▶ Set exercise
Express every line of the items below as a JSON list of strings, one string per line, leaving out blank lines.

-- Begin --

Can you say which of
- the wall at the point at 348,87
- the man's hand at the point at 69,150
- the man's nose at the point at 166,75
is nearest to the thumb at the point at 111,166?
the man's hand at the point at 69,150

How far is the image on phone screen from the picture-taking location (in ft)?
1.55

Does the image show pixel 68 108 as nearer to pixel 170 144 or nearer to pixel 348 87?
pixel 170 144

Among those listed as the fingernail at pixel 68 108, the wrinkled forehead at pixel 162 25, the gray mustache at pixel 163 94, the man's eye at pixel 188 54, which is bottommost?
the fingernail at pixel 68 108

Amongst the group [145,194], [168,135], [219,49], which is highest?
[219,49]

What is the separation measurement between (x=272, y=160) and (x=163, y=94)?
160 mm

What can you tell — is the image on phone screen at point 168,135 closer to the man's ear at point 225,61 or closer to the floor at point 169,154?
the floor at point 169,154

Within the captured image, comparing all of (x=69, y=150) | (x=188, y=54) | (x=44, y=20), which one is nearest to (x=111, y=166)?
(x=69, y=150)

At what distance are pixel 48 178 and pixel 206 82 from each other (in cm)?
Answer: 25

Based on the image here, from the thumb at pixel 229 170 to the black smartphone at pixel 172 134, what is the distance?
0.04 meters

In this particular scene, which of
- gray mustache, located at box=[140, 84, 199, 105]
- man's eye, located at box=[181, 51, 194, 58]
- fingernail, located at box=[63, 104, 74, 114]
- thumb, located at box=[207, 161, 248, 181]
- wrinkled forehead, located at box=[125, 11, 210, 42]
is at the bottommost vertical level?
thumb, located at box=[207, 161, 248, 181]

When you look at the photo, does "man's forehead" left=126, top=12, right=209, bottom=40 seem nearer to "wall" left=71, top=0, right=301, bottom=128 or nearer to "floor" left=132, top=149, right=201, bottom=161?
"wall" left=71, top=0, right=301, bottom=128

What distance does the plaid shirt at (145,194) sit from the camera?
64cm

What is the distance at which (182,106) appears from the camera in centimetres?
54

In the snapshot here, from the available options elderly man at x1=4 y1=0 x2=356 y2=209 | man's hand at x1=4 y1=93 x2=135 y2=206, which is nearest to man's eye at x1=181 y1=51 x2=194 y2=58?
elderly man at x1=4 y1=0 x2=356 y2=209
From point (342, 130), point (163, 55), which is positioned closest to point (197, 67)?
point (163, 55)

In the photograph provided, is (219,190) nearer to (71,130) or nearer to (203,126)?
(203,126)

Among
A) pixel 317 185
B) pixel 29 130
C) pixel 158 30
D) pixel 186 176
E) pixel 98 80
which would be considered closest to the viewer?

-- End --

▶ Solved problem
[
  "Can you say which of",
  "- the wall at the point at 348,87",
  "- the man's hand at the point at 69,150",
  "- the man's nose at the point at 166,75",
  "is nearest to the thumb at the point at 111,166?",
  "the man's hand at the point at 69,150",
  "How far is the image on phone screen from the picture-taking location (in ft)?",
  "1.55",
  "Does the image show pixel 68 108 as nearer to pixel 170 144 or nearer to pixel 348 87?",
  "pixel 170 144",
  "Among those listed as the fingernail at pixel 68 108, the wrinkled forehead at pixel 162 25, the gray mustache at pixel 163 94, the man's eye at pixel 188 54, which is bottommost?",
  "the fingernail at pixel 68 108",
  "Amongst the group [145,194], [168,135], [219,49], which is highest?",
  "[219,49]",
  "What is the separation measurement between (x=272, y=160) and (x=163, y=94)?",
  "160 mm",
  "What can you tell — is the image on phone screen at point 168,135 closer to the man's ear at point 225,61 or closer to the floor at point 169,154?",
  "the floor at point 169,154",
  "Within the captured image, comparing all of (x=69, y=150) | (x=188, y=54) | (x=44, y=20), which one is nearest to (x=111, y=166)?",
  "(x=69, y=150)",
  "At what distance are pixel 48 178 and pixel 206 82 from each other (in cm)?",
  "Answer: 25",
  "Based on the image here, from the thumb at pixel 229 170 to the black smartphone at pixel 172 134, what is the distance?",
  "0.04 meters",
  "In this particular scene, which of",
  "- gray mustache, located at box=[140, 84, 199, 105]",
  "- man's eye, located at box=[181, 51, 194, 58]",
  "- fingernail, located at box=[63, 104, 74, 114]",
  "- thumb, located at box=[207, 161, 248, 181]",
  "- wrinkled forehead, located at box=[125, 11, 210, 42]",
  "is at the bottommost vertical level?",
  "thumb, located at box=[207, 161, 248, 181]",
  "When you look at the photo, does \"man's forehead\" left=126, top=12, right=209, bottom=40 seem nearer to \"wall\" left=71, top=0, right=301, bottom=128 or nearer to \"floor\" left=132, top=149, right=201, bottom=161?",
  "\"wall\" left=71, top=0, right=301, bottom=128",
  "What distance does the plaid shirt at (145,194) sit from the camera?",
  "64cm",
  "What is the distance at which (182,106) appears from the camera in centimetres?",
  "54",
  "In the snapshot here, from the available options elderly man at x1=4 y1=0 x2=356 y2=209 | man's hand at x1=4 y1=93 x2=135 y2=206, which is nearest to man's eye at x1=181 y1=51 x2=194 y2=58?",
  "elderly man at x1=4 y1=0 x2=356 y2=209",
  "From point (342, 130), point (163, 55), which is positioned closest to point (197, 67)?",
  "point (163, 55)",
  "In the photograph provided, is (219,190) nearer to (71,130) or nearer to (203,126)?",
  "(203,126)",
  "Among",
  "A) pixel 317 185",
  "B) pixel 29 130",
  "C) pixel 158 30",
  "D) pixel 186 176",
  "E) pixel 98 80",
  "which would be considered closest to the viewer?"
]